Task instructions
Write out word for word the part of the Spark and Parquet statistics thread below that runs from "You are viewing" up to and including "in Version 1.6.x.".

Quoted passage
'''

You are viewing a plain text version of this content. The canonical link for it is here.
Posted to user@spark.apache.org by Rabin Banerjee <de...@gmail.com> on 2017/11/21 16:08:37 UTC
Re: Spark/Parquet/Statistics question

Spark is not adding any STAT meta in parquet files in Version 1.6.x.
Scanning all files for filter.

(1 to 300000).map(i => (i, i.toString)).toDF("a",
"b").sort("a").coalesce(1).write.format("parquet").saveAsTable("metrics")

./parquet-meta /user/hive/warehouse/metrics/*.parquet

file:
file:/user/hive/warehouse/metrics/part-r-00000-6552bc8f-ec05-4ce8-ad8d-dc22bdd2e502.gz.parquet


creator:     parquet-mr version 1.6.0

extra:       org.apache.spark.sql.parquet.row.metadata =
{"type":"struct","fields":[{"name":"a","type":"integer","nullable":true,"metadata":{}},{"name":"b","type":"string","nullable":true,"metadata":{}}]}



file schema: spark_schema

--------------------------------------------------------------------------------------------------------------------------------------------

a:           OPTIONAL INT32 R:0 D:1

b:           OPTIONAL BINARY O:UTF8 R:0 D:1


row group 1: RC:300000 TS:4089139 OFFSET:4

--------------------------------------------------------------------------------------------------------------------------------------------

a:            INT32 GZIP DO:0 FPO:4 SZ:415087/1200095/2.89 VC:300000
ENC:BIT_PACKED,RLE,PLAIN

b:            BINARY GZIP DO:0 FPO:415091 SZ:667334/2889044/4.33 VC:300000
ENC:BIT_PACKED,RLE,PLAIN

On Tue, Jan 17, 2017 at 9:41 PM, Michael Segel <ms...@hotmail.com>
wrote:

> Hi,
> Lexicographically speaking, Min/Max should work because String(s)  support
> a comparator operator.  So anything which supports an equality test (<,>,
> <= , >= , == …) can also support min and max functions as well.
>
> I guess the question is if Spark does support this, and if not, why?
> Yes, it makes sense.
>
>
>
> > On Jan 17, 2017, at 9:17 AM, Jörn Franke <jo...@gmail.com> wrote:
> >
> > Hallo,
> >
> > I am not sure what you mean by min/max for strings. I do not know if
> this makes sense. What the ORC format has is bloom filters for strings etc.
> - are you referring to this?
> >
> > In order to apply min/max filters Spark needs to read the meta data of
> the file. If the filter is applied or not - this you can see from the
> number of bytes read.
> >
> >
> > Best regards
> >
> >> On 17 Jan 2017, at 15:28, djiang <dj...@dataxu.com> wrote:
> >>
> >> Hi,
> >>
> >> I have been looking into how Spark stores statistics (min/max) in
> Parquet as
> >> well as how it uses the info for query optimization.

'''

Collected data
'''

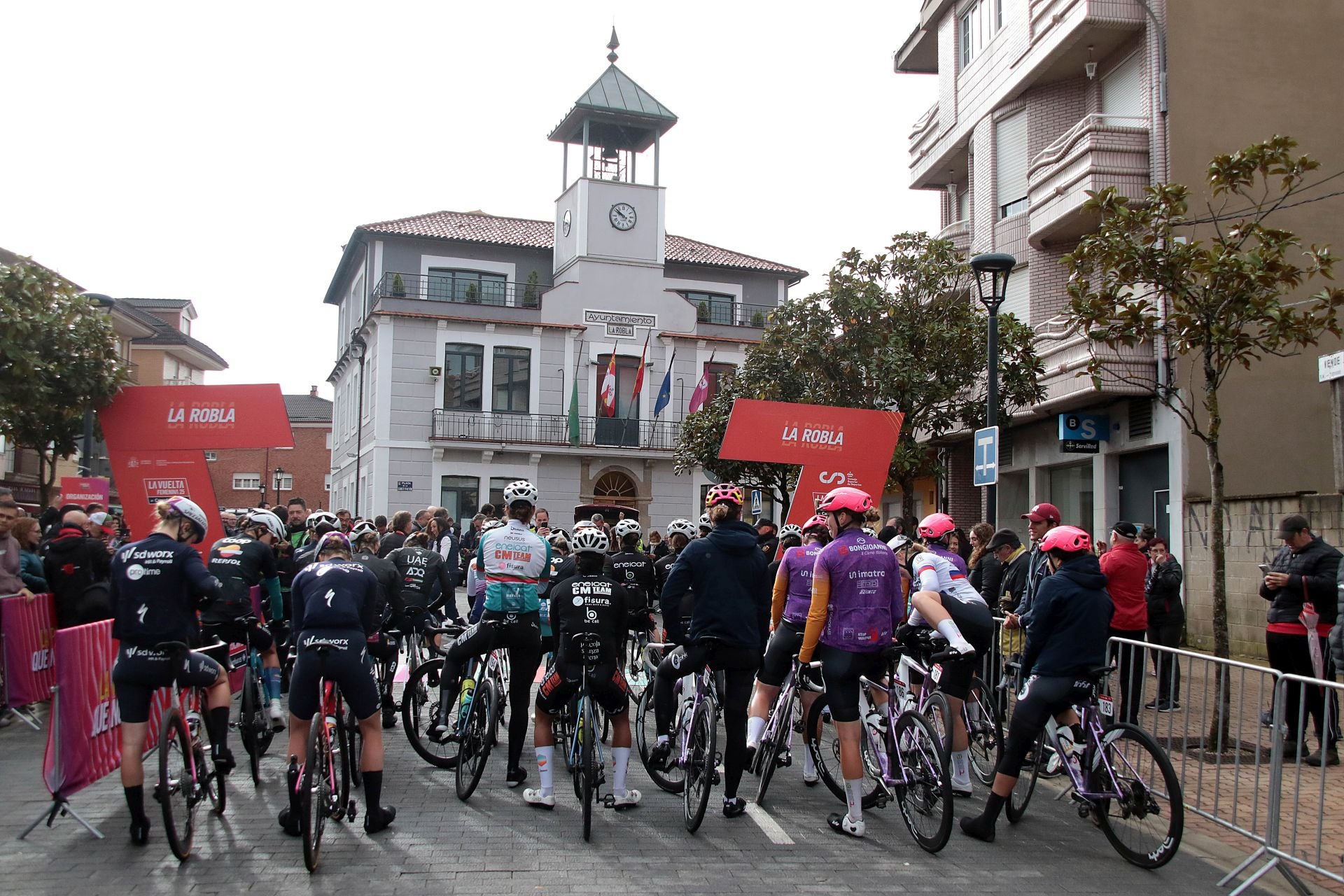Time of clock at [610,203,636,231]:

'''

Answer for this exercise
You are viewing a plain text version of this content. The canonical link for it is here.
Posted to user@spark.apache.org by Rabin Banerjee <de...@gmail.com> on 2017/11/21 16:08:37 UTC
Re: Spark/Parquet/Statistics question

Spark is not adding any STAT meta in parquet files in Version 1.6.x.